Ma rue est infectée de crottes de chien.
C’est une petite rue discrète, comme moi, peu éclairée, comme toi, et qui peut donc être parfaitement confondue avec des wc publics par des connards de détenteurs de chiens du quartier.
Je décidai d’en chopper un en flag, dès 7 heures en allant chercher ma baguette, mon croissant, comme n’importe quel français de souche.
Et là, carton plein : un vieux.
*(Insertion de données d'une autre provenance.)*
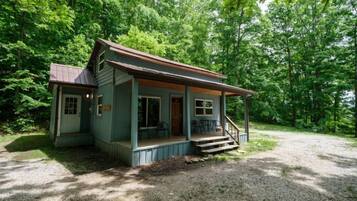 Une petite cabane à un seul étage, dotée d’un porche et d’une allée en gravier, entourée d’arbres denses.
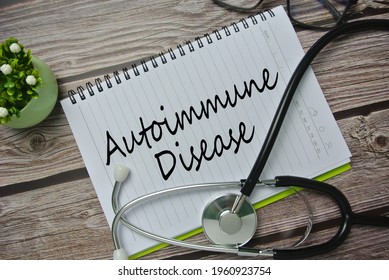 Selective focus of stethoscope, flower, spectacle and notebook written with AUTOIMMUNE DISEASE. It is a condition in which your immune system mistakenly attacks your body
Un de ceux que la médecine s’échine à soustraire à la sélection naturelle, alors qu’on en a plein qu’on sait plus quoi en foutre, et qui fait que notre espèce dégénère gravement alors qu’on était au top au moyen-âge.
Enfin bref, il a un chien, marque inconnue, immatriculation illisible, un chien dans le genre que ces vicelards d’éleveurs obtiennent par copulations intra-familiales sur des générations tout ça afin d’en avoir un au final qu’ait pas le regard trop con (y m’dégoûtent ces gens).
J’attends que le toutou ait bien poussé, t’explose pas l’aorte Marcel, et là je m’approche :
– Dis l’ancien, ça t’arracherait les bretelles de poser tes bouses ailleurs que sur mon trottoir ??
Et là y me fait :
– Ah mais non monsieur, regardez, j’ai un p’tit sac pour ramasser.
 
Et en effet, y ramasse l’étron avec un petit sac et me regarde comme s’il était fier. Avec cette morgue qu’arborent les vieux connards qui secouent leur carte de la milice quand ils sont gaulés par la gestapo.
Et là j’y fais:
– Ah super, scusez pour la méprise, mais on voit de ces choses de nos jours…
– C’est vrai qu’on manque pas de connards dans le secteur.
 
Bon, inutile de relever l’info, je retente le coup demain.